Transcribe each line of the material below character for character, keeping every script and symbol unchanged. Leave the pictures out of your transcription.

#### Input data

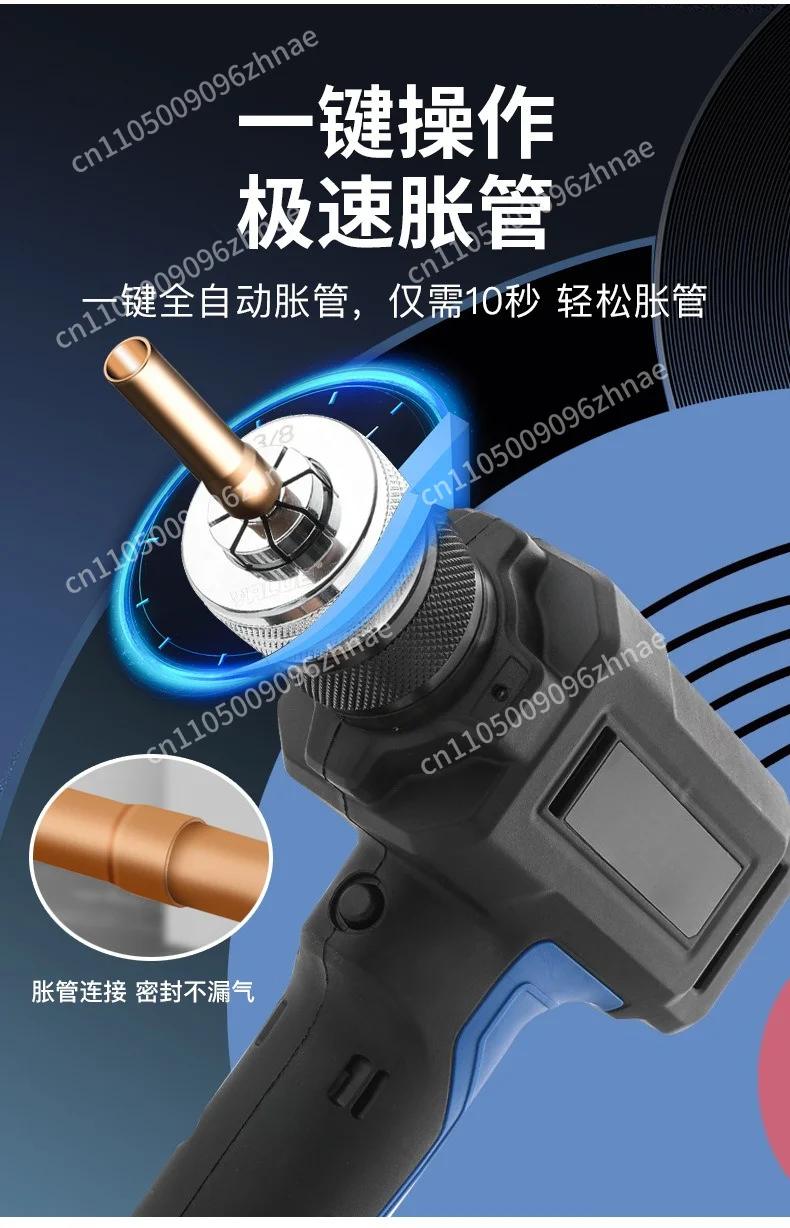 VEE-2 Air Conditioning Cold Storage Refrigeration Tube Copper Tube Expander Electric Tube Expander Lithium Battery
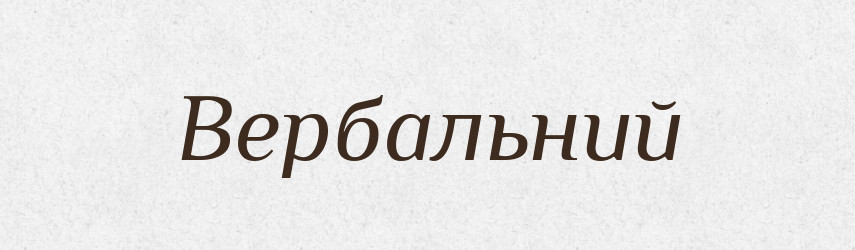 Вербальний — Словник чужомовних слів і термінів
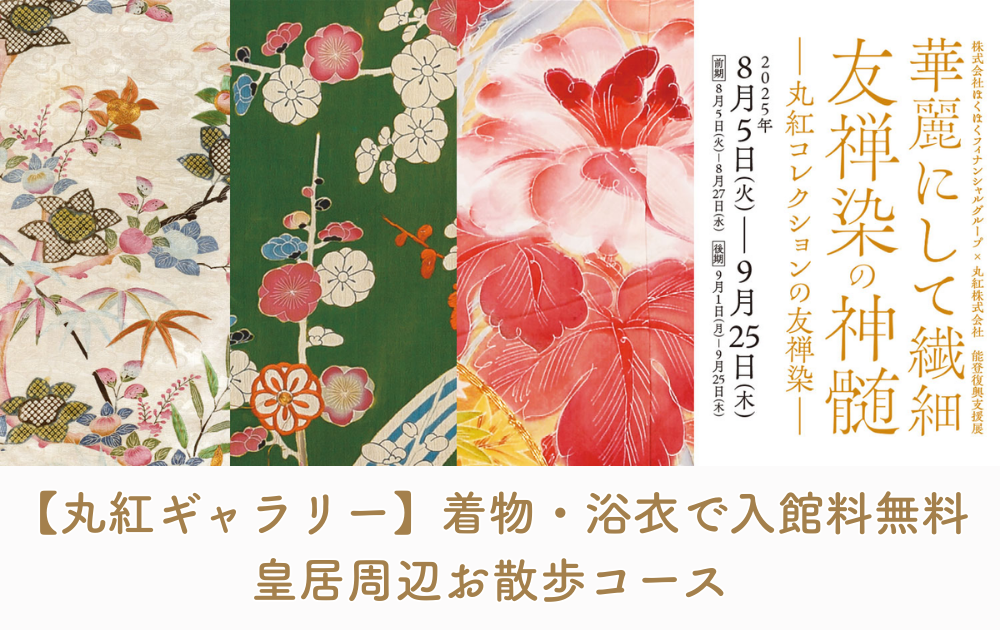 着物や浴衣で来館すると入場料が無料！丸紅ギャラリー「友禅染の神髄」展と皇居周辺お散歩コース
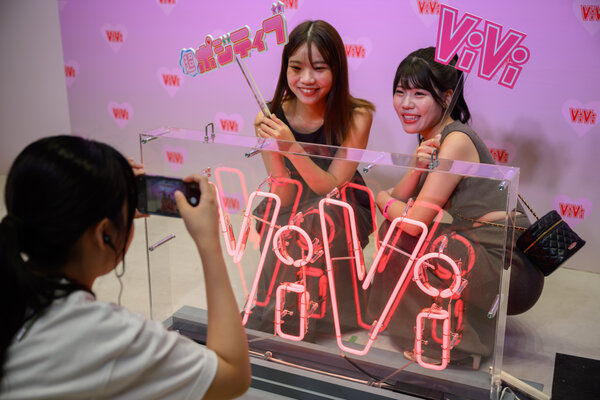 ViVi, 超ポジティブエキスポ, ViVi超ポジティブEXPO, Z世代, 髙橋雅史, iFace, Hamee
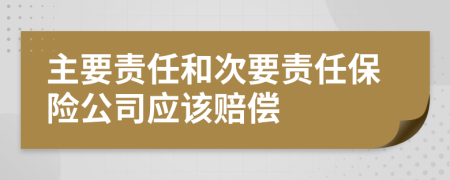 主要責任和次要責任保險公司應該賠償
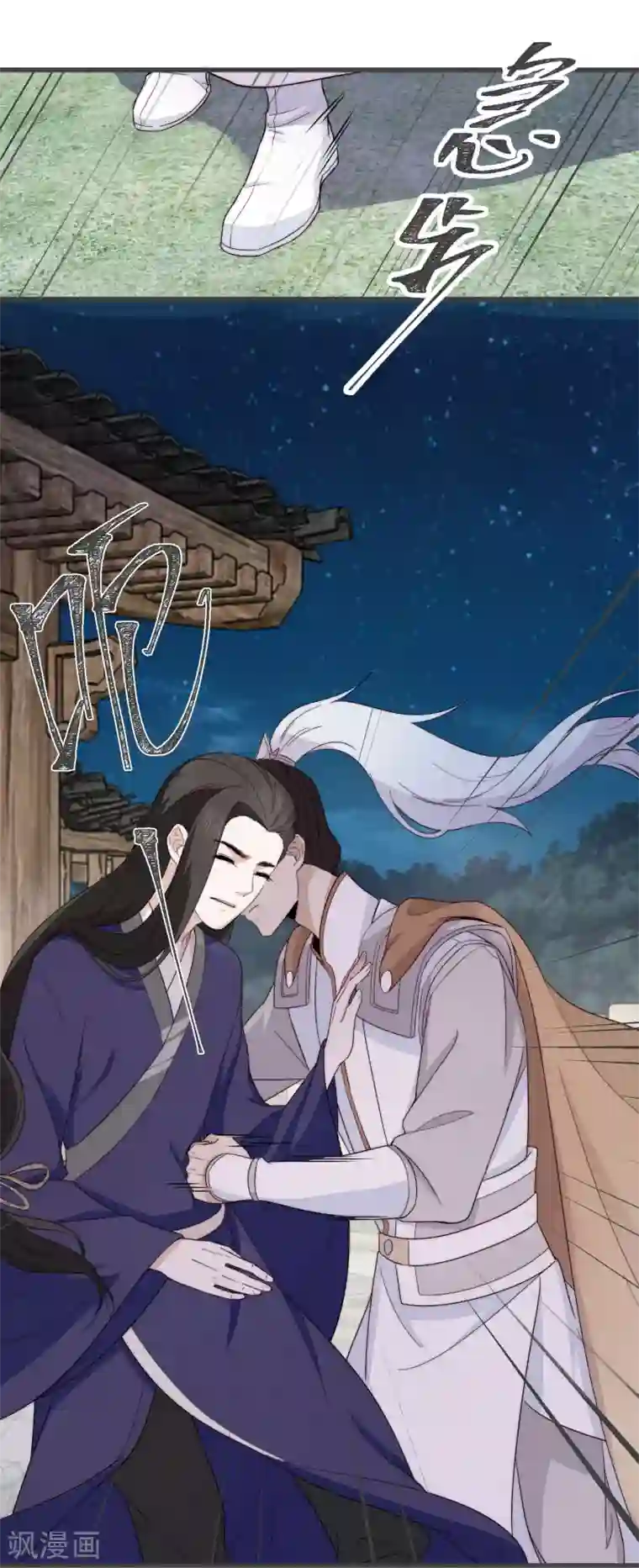 将军夫人的手术刀第16话 兄弟相见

########

> _Worked solution_
 VEE-2 Air Conditioning Cold Storage Refrigeration Tube Copper Tube Expander Electric Tube Expander Lithium Battery
 Вербальний — Словник чужомовних слів і термінів
 着物や浴衣で来館すると入場料が無料！丸紅ギャラリー「友禅染の神髄」展と皇居周辺お散歩コース
 ViVi, 超ポジティブエキスポ, ViVi超ポジティブEXPO, Z世代, 髙橋雅史, iFace, Hamee
 主要責任和次要責任保險公司應該賠償
 将军夫人的手术刀第16话 兄弟相见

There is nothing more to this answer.